- _Passage_

■ ■ ■

Hi Wendy Good to be here.

Wendy Jones:

Hey, it's absolutely lovely to have you here. Now we've got a bit of a lag tonight and there's a good reason for That why is that? Where are you at the moment?

Ruth Leigh:

I'm in a little wooden chalet in Switzerland at the moment

Wendy Jones:

in Switzerland. How fabulous? What are you doing there?

Ruth Leigh:

We've come on a family holiday. Everybody else is skiing, but I'm not I'm doing writing and walking and swimming and things like that. I'm not going to endanger myself by hurtling down the slopes anymore.

Wendy Jones:

Fabulous. Hey, I'm very excited for you. But I'm not anywhere except Bonnie Scotland. So hey, but you never know. I might be somewhere later in the year. That's pretty exciting. It is it is. So

Ruth Leigh:

yeah, that's the question. You're always travelling all over the world.

Wendy Jones:

I'm always travelling. I've got I've got a little trip coming up in August. I say a little trip. I'm going away for three months. So that's a trip.

Ruth Leigh:

That doesn't surprise me at all. It's quite a trip.

Wendy Jones:

So I've got some questions for you. So are you sitting comfortably?

Ruth Leigh:

Yes, I am.

Wendy Jones:

Excellent. Well, I'm glad to hear it. So we're going to talk today about fanfiction. So let's pin our cover colours to the mast. And please excuse a cliche. I know I'm a writer, we shouldn't be using them. But tell us what fanfiction is.

■ ■ ■

- _Assigned task 1_
In the interview transcript, where is Ruth Leigh staying?
- _Assigned task 2_
Carry on the interview transcript about fanfiction from its last line.

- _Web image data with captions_
■ ■ ■

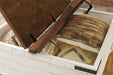 Wystfield Table Set - FAMSA Furniture (TX)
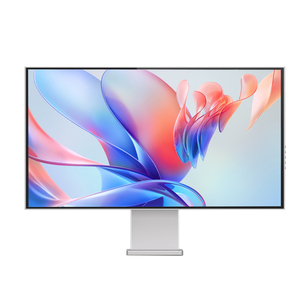 Monitor empresarial retroiluminado LED Ultra HD 4K de 27 pulgadas 60Hz Frecuencia de actualización ultra alta con panel IPS de diseño delgado HDR y entrada VGA - Product Image 4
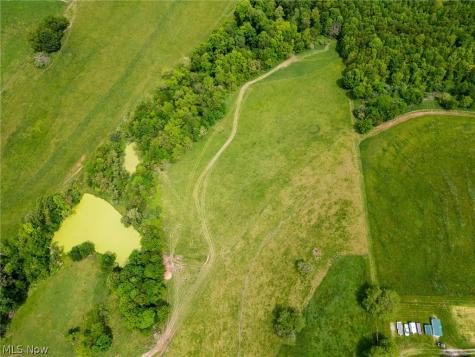 County Road 407 Millersburg OH 44654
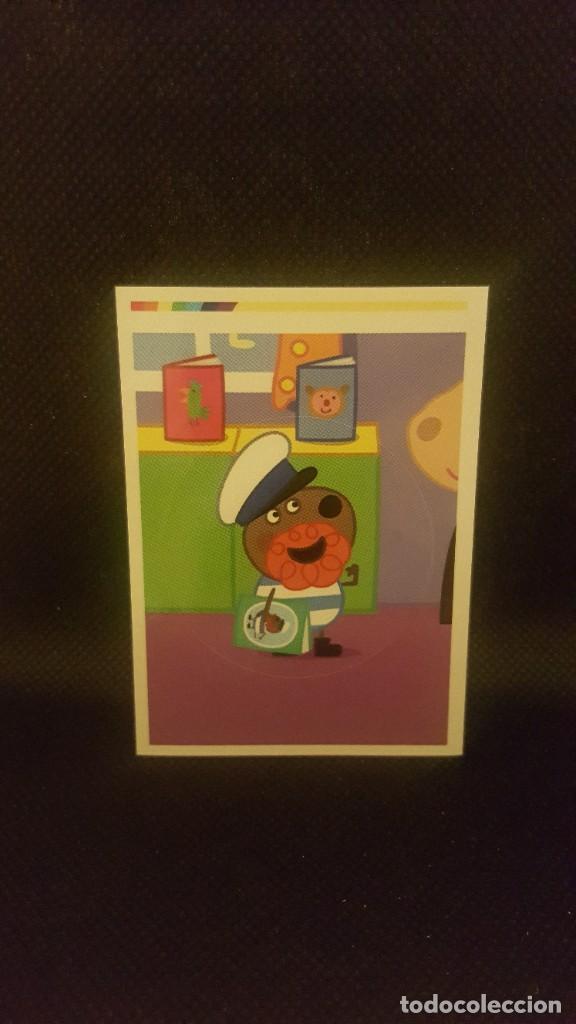 Coleccionismo cromos antiguos: PANINI PEPPA PIG 2020 - N&ordm; 63 - Foto 1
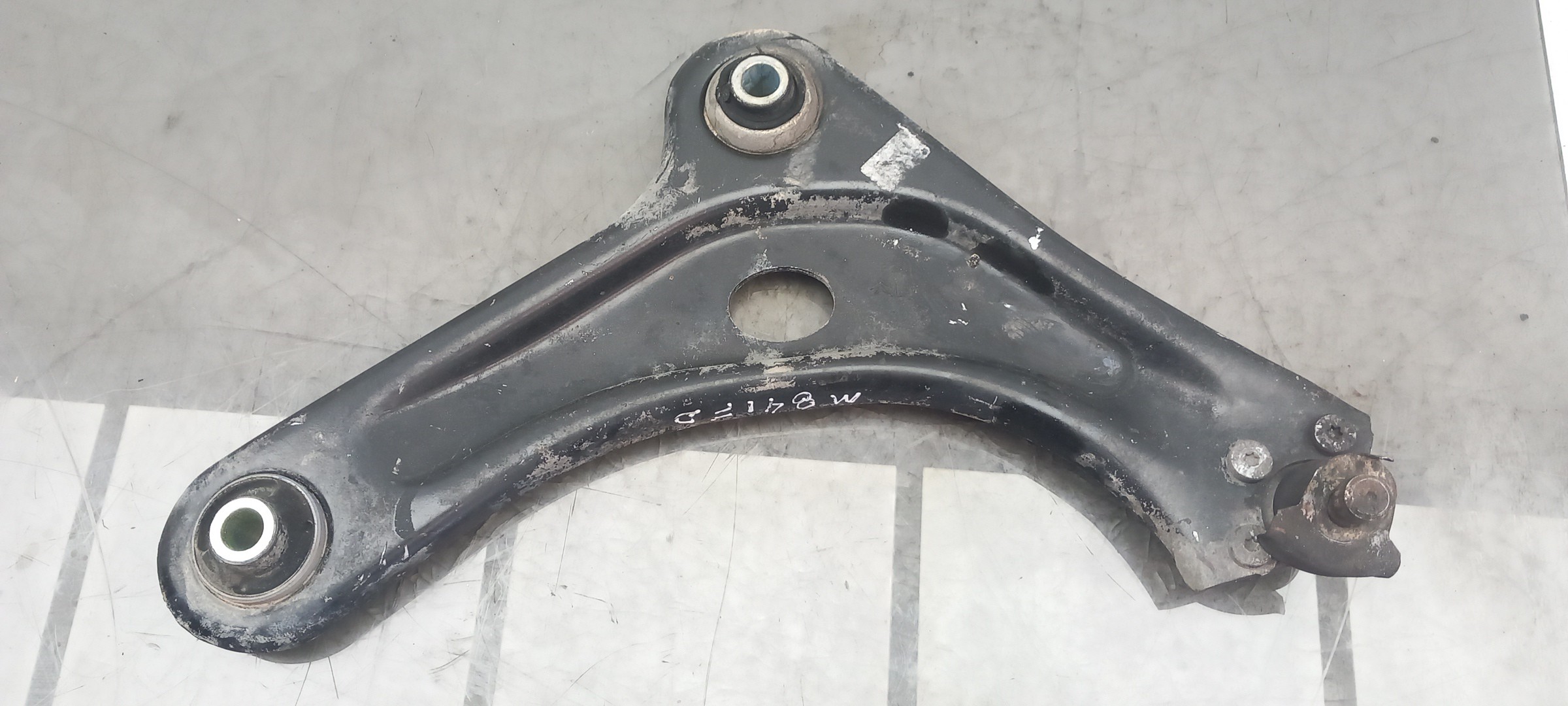 Bras de suspension Avant Droite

■ ■ ■

- _Written reply 1_
In a little wooden chalet in Switzerland.

- _Written reply 2_
Ruth Leigh:

Okay, so it's a literary work, which is based on a pre existing novel or a work of fiction. And it's usually a very well known work of fiction. So Jane Austen is a classic example. Some people are going to write a prequel or a sequel to other novels or a reimagining of the novel where they completely rewrite it. Other people will choose a character like Charlotte Collins, or Mary or Katie Bennett, and write a novel just about them. And I found out recently, the first ever example that we know of a fanfiction on Austen was 1913. So it's very long standing tradition. And you probably know this, in 2014. The Jane Austen project asked famous writers to rewrite the novels in the present day. And my favourite by a long old joke was Val McDermott doing Northanger Abbey, where she sent the harrow into the Edinburgh Festival. So that is a brief answer to your question, I hope.

Wendy Jones:

Yeah, I must say the Northanger Abbey rewriting was brilliant. Val MacDermid was outstanding at it. Yeah. So that was perfect. That was it sounds a perfect answer to my question. So thank you. So say, you have got such an intriguing idea about to write fanfiction around Pride and Prejudice. So can you tell us about it?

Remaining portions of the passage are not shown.